We can spend years with someone – living with them, eating with them, talking with them – and never really know them. That’s a theme explored by Plum Johnson in her memoir, They Left Us Everything.
When Johnson’s elderly mother passes away after nearly 20 years of elder care, Johnson takes on the task of cleaning and dismantling the family home, Point O’ View (so named by her mother). The monstrous 23-room home, in a small town on Lake Ontario, is where her parents lived for over 50 years and raised Johnson and her four younger brothers. Thanks to Johnson’s packrat mother and frugal father, who passed away five years earlier, there is no shortage of treasures to be unearthed in their home. But as Johnson works her way through the dust and clutter over the course of 16 months, she begins to learn about her parents, understanding their lives – and her family – in new ways.
Although Johnson’s book is a personal memoir, I found myself thinking of my own childhood and family throughout. Thankfully, I’m not able to relate to the experience of parents passing away and cleaning out the family home, but I was still able to relate to what Johnson discovers: our parents leave us everything. The meaning of inheritance is that our parents are part of us in ways that we often do not even realize.
Johnson’s writing is both humourous and touching in turns, and I found myself laughing and nearly crying in parts. One of my favourite anecdotes is about a plaque Johnson and her brothers put up as teenagers, marking their house’s former owner as a slave driver (their father), and signed by The Oakville Hysterical Society. Their furious father soon redirects his anger towards the the Oakville Historical Society, who demand he take the plaque down – a demand he refuses – and so the plaque stays up for years.

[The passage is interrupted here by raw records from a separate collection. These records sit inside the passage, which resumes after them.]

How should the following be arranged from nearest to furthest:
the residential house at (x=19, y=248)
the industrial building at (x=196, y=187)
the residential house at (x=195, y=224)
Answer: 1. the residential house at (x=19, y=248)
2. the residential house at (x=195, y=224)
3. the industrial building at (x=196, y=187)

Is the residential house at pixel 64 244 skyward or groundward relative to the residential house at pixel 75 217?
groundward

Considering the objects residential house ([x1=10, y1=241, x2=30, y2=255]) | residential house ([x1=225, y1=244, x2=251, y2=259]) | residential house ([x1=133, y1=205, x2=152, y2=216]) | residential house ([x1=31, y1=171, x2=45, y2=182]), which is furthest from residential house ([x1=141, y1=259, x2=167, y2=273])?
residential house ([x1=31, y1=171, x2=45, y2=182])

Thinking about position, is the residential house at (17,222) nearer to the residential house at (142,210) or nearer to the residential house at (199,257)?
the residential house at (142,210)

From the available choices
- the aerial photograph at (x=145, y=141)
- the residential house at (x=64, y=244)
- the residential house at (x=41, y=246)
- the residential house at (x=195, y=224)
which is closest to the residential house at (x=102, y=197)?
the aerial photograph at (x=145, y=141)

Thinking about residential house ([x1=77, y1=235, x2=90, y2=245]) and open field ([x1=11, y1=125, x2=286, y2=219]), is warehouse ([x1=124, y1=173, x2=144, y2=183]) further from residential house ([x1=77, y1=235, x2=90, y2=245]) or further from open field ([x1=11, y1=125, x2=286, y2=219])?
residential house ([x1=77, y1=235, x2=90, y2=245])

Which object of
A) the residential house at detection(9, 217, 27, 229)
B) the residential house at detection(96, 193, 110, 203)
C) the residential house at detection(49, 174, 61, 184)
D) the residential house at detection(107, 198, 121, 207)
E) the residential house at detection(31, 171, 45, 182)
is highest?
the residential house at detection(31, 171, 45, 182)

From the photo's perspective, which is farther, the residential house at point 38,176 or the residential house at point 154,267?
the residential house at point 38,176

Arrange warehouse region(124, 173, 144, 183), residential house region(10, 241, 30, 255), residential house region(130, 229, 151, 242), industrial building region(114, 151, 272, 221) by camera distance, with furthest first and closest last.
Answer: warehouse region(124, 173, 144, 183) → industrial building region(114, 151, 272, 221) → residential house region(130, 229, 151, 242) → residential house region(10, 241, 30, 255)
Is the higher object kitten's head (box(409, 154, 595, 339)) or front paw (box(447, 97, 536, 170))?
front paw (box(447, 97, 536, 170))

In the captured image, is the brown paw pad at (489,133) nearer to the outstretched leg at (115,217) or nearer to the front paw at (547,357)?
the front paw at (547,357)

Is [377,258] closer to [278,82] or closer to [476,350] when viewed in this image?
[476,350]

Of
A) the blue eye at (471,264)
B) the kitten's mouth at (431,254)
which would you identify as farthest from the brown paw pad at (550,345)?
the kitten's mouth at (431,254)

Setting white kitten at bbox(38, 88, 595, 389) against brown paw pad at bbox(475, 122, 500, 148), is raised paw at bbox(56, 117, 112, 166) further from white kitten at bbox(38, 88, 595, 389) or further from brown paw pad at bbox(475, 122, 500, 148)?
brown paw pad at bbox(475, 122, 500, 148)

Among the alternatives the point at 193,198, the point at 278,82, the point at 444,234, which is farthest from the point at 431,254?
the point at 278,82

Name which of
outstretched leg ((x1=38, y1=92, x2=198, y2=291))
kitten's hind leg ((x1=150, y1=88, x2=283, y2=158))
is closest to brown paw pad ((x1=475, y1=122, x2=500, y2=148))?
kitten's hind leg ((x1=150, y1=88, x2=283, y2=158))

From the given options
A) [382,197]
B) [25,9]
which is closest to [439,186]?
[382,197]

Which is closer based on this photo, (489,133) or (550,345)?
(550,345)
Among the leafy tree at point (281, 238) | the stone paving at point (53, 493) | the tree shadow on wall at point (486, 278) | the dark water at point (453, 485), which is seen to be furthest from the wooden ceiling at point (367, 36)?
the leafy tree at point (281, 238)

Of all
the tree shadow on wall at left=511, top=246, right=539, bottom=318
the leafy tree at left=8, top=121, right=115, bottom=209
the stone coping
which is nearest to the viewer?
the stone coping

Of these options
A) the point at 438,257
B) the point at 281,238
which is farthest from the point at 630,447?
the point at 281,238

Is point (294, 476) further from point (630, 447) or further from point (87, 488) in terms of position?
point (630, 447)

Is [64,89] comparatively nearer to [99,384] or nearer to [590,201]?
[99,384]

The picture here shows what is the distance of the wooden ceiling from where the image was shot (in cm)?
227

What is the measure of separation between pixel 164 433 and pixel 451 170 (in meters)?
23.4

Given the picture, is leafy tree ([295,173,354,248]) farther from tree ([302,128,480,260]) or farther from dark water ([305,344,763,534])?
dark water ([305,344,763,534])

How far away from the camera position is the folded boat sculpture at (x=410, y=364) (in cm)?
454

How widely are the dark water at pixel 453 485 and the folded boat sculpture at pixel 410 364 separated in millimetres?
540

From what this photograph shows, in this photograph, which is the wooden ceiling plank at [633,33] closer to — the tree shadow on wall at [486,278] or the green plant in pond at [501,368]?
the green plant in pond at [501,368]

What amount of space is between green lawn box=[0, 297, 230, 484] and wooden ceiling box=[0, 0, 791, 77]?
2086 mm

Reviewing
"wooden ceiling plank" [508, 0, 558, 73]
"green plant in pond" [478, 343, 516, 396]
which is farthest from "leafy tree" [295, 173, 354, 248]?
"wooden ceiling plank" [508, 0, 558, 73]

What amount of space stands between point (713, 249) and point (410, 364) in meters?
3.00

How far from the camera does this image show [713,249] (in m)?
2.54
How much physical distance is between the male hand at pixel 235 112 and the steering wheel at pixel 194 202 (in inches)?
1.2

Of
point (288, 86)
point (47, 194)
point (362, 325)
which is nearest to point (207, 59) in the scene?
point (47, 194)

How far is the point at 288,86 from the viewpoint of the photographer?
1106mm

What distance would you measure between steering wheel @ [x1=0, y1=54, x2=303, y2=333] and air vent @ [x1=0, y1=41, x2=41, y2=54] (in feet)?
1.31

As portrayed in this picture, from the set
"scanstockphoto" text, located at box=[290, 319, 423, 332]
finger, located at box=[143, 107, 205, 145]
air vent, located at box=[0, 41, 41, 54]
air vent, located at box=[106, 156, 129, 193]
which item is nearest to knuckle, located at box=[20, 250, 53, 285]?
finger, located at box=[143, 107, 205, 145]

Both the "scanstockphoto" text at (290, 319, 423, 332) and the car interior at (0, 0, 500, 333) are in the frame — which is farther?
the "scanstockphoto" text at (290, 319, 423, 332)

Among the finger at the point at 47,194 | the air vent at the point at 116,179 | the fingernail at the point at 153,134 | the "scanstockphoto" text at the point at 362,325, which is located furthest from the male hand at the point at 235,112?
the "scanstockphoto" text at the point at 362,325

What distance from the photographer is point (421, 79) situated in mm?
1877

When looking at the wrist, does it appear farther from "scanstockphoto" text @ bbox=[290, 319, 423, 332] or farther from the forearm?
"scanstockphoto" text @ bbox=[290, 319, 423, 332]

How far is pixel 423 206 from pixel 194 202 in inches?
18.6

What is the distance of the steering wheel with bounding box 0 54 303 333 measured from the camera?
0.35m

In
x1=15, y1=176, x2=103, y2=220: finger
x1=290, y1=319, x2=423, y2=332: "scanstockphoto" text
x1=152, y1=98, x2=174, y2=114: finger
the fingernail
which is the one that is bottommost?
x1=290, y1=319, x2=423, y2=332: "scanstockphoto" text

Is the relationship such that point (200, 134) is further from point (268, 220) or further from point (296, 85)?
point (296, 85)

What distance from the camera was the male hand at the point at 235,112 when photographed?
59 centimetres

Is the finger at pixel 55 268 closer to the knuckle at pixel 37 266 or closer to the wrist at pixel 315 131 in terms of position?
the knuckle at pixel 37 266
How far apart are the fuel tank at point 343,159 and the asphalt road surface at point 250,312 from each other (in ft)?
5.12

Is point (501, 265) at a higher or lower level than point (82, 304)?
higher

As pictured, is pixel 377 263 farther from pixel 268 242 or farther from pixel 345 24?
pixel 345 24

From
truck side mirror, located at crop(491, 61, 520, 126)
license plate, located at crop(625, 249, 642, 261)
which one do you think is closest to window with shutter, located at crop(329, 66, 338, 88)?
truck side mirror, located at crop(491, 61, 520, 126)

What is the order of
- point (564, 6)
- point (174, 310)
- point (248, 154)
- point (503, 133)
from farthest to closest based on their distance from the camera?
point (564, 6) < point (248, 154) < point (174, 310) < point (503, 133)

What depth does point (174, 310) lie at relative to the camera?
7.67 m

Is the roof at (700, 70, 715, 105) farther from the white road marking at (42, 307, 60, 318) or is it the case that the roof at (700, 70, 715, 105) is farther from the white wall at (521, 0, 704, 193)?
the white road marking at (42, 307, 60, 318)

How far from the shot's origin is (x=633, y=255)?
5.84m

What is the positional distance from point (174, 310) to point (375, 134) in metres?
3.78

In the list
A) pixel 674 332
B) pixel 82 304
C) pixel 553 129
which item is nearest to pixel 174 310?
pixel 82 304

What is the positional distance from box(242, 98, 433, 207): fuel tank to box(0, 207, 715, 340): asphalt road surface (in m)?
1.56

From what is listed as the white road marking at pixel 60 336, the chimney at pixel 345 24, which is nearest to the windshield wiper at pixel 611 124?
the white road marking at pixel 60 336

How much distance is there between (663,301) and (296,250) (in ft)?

Johnson doesn’t romanticize when she describes her parents. Her relationship, particularly with her mother, is complex. She paints a portrait of her mother as strong-willed yet almost needy at times, and her father as disciplined and meticulous. Yet Johnson comes to understand that her perception of her parents is not the way others saw them. She also comes to realize, through old letters and artifacts, that their relationship was perhaps not what she thought. Johnson’s journey through grief mixed with guilt after the death of her mother is intangible in many ways, but she manages to put the experience it into meaningful words that resonate.
They Left Us Everything has been shortlisted for 2015 RBC Taylor Prize for non-fiction, and it’s easy to see why. It’s moving and heartfelt and incredibly relatable. It left me thinking about my parents, and what I thought I knew about them. It made me see them as people who once had an identity that didn’t include being parents. It’s a book that leaves you thoughtful about the meaning of family and legacy long after the last page.
Have you read They Left Us Everything? How did it make you think about the meaning of family? Could you relate?